Teaching AI to Improve Visual Recognition

How do we recognize an image with our brain? We, human beings, are able to distinguish a rose from a camellia at brief sight, while a cat can trace a bug flying and immediately catch it. During the process of visual recognition, many neurons located across several layers in the visual cortex are hierarchically activated. Recent progress in this research field has achieved the characterization of neuronal cell properties responding not only to visual direction but also to size, position, and rotation. However, the visual information we receive every moment is full of diversity resulting in neuronal responses that are non-linear or complex. It is not so easy to analyze nonlinear neuronal responses and predict the visual properties they represent; therefore, scientists are seeking better options to “visualize” the complexity of visual responses by employing artificial neural networks.
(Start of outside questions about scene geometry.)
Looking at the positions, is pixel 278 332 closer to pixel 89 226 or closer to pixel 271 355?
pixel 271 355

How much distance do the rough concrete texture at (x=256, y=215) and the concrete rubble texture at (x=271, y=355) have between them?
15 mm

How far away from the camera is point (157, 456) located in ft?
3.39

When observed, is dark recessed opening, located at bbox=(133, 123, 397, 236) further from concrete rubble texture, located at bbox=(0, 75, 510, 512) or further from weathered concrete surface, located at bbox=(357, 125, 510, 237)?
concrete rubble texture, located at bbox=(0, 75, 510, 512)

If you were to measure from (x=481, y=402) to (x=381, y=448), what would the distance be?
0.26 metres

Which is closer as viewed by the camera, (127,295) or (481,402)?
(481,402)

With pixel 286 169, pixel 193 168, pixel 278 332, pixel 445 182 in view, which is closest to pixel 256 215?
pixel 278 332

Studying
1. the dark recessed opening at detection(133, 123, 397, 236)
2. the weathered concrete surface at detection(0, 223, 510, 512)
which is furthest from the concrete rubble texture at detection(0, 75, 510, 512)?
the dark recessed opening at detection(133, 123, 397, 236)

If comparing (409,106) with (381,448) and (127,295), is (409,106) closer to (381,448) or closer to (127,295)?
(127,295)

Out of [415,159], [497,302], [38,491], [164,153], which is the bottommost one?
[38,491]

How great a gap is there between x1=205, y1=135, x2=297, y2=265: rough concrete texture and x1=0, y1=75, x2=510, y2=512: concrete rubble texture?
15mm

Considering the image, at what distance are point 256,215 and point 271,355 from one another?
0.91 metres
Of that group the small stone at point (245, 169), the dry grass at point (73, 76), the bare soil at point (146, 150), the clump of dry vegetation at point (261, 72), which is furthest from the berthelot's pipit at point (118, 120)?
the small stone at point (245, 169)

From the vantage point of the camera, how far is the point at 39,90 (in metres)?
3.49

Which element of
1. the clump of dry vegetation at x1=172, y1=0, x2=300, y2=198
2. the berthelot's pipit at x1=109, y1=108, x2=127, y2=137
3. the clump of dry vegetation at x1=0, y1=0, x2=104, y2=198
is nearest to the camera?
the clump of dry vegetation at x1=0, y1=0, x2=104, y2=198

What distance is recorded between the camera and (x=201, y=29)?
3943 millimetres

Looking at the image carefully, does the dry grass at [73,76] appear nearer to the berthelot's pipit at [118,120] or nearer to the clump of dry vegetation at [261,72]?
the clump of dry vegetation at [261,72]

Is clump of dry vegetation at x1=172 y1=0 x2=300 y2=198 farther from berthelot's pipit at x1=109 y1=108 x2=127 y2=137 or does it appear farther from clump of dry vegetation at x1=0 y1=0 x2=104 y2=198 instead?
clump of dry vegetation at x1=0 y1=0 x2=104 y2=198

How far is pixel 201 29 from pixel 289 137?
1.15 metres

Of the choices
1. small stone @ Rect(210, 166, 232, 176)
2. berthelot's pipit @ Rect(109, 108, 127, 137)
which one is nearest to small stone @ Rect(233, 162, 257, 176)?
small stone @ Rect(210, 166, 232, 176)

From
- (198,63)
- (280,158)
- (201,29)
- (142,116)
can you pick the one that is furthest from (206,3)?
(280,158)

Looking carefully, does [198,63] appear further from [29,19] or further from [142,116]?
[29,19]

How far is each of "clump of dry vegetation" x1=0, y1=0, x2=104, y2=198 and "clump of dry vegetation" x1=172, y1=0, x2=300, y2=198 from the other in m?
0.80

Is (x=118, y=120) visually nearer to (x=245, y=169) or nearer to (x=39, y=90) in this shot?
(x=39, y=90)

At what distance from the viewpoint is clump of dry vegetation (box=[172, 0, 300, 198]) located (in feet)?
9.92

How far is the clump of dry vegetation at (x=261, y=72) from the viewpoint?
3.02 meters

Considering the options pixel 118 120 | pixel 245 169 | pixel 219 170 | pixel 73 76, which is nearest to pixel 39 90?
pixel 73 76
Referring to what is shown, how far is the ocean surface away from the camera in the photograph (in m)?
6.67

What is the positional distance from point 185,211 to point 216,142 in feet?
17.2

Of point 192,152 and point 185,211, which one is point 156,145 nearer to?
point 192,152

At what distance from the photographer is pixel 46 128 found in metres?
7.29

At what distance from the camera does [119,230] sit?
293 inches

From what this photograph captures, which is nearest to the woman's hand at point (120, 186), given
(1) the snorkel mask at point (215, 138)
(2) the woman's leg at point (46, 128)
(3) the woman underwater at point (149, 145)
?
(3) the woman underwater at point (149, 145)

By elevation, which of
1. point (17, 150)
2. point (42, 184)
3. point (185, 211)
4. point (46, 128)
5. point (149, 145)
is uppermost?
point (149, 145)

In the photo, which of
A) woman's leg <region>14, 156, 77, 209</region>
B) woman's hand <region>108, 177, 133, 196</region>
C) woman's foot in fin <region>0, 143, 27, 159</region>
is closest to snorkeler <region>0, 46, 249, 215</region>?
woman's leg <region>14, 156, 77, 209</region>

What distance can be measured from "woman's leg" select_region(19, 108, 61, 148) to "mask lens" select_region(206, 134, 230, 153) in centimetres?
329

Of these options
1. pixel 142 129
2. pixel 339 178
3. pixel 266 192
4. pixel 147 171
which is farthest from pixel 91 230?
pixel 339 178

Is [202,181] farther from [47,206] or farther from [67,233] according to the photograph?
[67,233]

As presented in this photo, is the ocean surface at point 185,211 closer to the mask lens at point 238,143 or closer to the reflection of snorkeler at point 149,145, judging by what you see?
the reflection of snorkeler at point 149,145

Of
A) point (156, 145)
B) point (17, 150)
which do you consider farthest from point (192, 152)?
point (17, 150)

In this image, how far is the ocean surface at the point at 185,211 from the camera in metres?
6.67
To understand complex visual information, a group led by Prof. Kenichi Ohki of the International Research Center for Neurointelligence (IRCN) and Department of Physiology, Graduate School of Medicine, the University of Tokyo, developed a new method of nonlinear response characterization, especially for the nonlinear estimation of receptive fields (RFs), a basic property describing the response profile of a neuron. They achieved this with a computer model called a convolutional neural network (CNN), a key component of recent AI technology, to build an “encoding model” of visual neurons. First, they trained the CNN to predict the visual responses to natural images (Figure 1). Then, using the encoding model, the researchers generated RF images that would evoke a maximum response in the target neuron. When the trained CNN was applied to neurons in the mouse primary visual cortex (V1), they generated reasonably accurate RFs. Remarkably, the neuronal patterns of computed RFs looked slightly different when different conditions were used (Figure 2) and were able to classify the type of V1 neurons as either shift-variant or shift-invariant.
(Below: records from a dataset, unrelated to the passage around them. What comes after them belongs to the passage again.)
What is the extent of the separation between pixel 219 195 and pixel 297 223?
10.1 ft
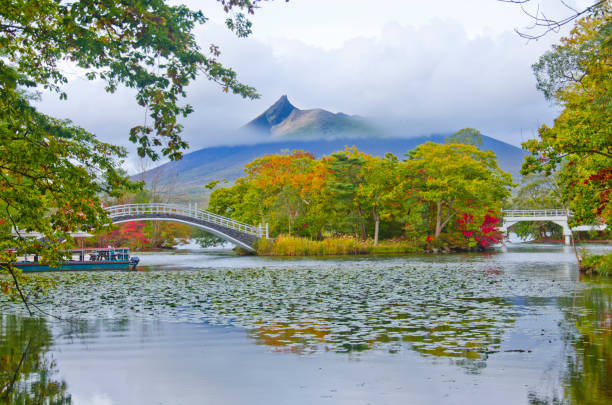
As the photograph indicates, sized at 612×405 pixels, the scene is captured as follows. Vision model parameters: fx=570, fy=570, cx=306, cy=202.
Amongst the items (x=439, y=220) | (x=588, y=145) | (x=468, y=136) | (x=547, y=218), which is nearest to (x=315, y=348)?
(x=588, y=145)

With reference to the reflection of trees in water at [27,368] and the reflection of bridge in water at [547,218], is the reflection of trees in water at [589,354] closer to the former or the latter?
the reflection of trees in water at [27,368]

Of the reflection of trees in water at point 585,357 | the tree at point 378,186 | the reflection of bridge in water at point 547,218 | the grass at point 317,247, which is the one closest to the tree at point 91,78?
the reflection of trees in water at point 585,357

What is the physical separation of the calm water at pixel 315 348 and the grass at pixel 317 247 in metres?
24.7

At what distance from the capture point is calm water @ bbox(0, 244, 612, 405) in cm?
598

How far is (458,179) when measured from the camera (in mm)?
41688

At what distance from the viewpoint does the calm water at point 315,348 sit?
598cm

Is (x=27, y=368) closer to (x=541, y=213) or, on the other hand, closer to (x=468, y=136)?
(x=468, y=136)

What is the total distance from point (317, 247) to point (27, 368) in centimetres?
3335

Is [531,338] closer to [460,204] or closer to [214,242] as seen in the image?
[460,204]

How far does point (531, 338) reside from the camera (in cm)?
865

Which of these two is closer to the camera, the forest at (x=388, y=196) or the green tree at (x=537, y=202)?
the forest at (x=388, y=196)

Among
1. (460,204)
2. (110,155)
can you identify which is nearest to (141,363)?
(110,155)

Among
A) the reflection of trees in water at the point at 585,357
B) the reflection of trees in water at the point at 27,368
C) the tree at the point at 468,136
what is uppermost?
the tree at the point at 468,136

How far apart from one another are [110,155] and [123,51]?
1.30 metres
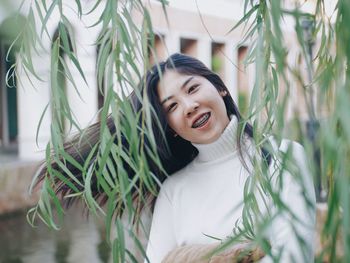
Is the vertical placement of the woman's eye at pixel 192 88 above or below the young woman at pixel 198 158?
above

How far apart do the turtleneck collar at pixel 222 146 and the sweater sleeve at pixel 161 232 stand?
146 mm

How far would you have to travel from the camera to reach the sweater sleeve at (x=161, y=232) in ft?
5.86

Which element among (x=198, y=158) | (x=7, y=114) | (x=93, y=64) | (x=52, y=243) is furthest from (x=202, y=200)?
(x=7, y=114)

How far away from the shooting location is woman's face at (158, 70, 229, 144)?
165 centimetres

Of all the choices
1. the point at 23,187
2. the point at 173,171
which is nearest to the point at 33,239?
the point at 23,187

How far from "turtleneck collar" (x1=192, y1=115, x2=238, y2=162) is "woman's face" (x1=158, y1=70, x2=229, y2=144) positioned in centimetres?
6

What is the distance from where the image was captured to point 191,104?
1.63 meters

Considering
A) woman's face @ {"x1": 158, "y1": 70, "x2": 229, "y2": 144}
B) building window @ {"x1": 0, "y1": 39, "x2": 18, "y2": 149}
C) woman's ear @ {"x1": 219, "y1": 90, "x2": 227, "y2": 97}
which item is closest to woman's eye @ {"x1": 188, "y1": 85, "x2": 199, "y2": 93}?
woman's face @ {"x1": 158, "y1": 70, "x2": 229, "y2": 144}

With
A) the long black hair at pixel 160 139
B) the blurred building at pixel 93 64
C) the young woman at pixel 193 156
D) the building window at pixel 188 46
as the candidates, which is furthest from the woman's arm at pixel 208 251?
the building window at pixel 188 46

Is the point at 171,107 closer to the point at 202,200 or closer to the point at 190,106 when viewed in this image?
the point at 190,106

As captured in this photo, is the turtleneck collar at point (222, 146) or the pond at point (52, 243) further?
the pond at point (52, 243)

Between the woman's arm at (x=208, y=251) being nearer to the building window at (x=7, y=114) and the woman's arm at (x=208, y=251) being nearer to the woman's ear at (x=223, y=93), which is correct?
the woman's ear at (x=223, y=93)

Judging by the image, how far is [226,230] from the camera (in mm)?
1709

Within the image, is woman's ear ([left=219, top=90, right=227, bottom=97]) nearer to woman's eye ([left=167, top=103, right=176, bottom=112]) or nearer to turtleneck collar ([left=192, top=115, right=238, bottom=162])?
turtleneck collar ([left=192, top=115, right=238, bottom=162])
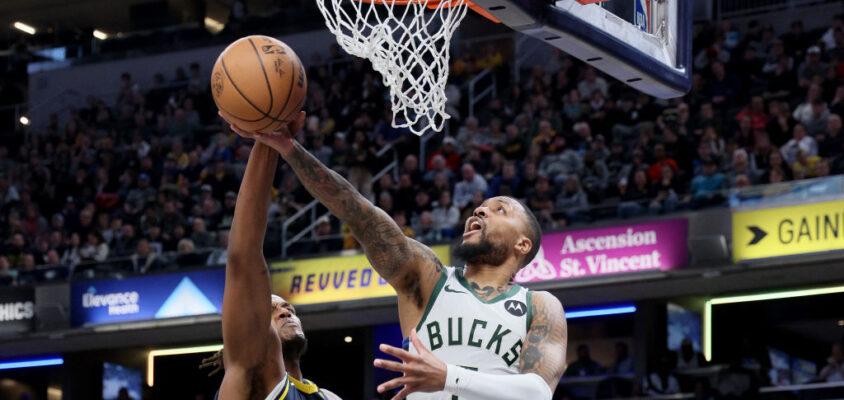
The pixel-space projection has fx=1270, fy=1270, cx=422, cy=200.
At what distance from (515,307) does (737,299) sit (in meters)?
10.2

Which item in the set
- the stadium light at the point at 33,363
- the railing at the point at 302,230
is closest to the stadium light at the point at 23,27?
the stadium light at the point at 33,363

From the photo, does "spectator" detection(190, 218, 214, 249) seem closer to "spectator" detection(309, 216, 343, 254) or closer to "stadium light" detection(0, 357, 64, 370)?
"spectator" detection(309, 216, 343, 254)

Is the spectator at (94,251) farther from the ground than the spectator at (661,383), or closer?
farther from the ground

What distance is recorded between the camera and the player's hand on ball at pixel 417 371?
11.2 ft


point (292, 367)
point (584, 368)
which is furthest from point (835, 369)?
point (292, 367)

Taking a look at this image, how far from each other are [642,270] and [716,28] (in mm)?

The new method, reported in the journal Scientific Reports, is expected to be reliable enough to use as a tool to analyze complex nonlinear responses of various types of neurons in the brain. Although computer-generated artificial neural networks and the brain’s own biological neural networks have much in common, Ohki cautioned that the former are far from an exact in silico implementation of the latter. If researchers can design and train artificial neural networks to learn further non-linear responses, then CNN-based computer vision might one day instantly “see” roses and camellias.

Correspondent: Mayumi Kimura, Ph.D., IRCN Science Writing Core

Reference: Ukita J, Yoshida T, and Ohki K (2019) Characterisation of nonlinear receptive fields of visual neurons by convolutional neural network. Scientific Reports. Published online: March 7, 2019. DOI:10.1038/s41598-019-40535-4

Graphic: See below

Media Contact: The author is available for interviews in English.

Professor Kenichi Ohki, M.D., Ph.D.
Department of Physiology, Graduate School of Medicine
International Research Center for Neurointelligence
The University of Tokyo

Mayuki Satake
Public Relations
International Research Center for Neurointelligence
The University of Tokyo
pr@ircn.jp

Fig. 1 The CNN encoding model

A convolutional neural network (CNN) was trained to increase the accuracy of estimating the visual neuronal responses related to natural images.

Fig. 2 Trained CNNs estimate neuron RFs

10 iteratively generated RFs for V1 neurons are shown. Compared to the RF estimate from Neuron #639, some RF images (blue-framed) from Neuron #646 were shifted to another by one pixel.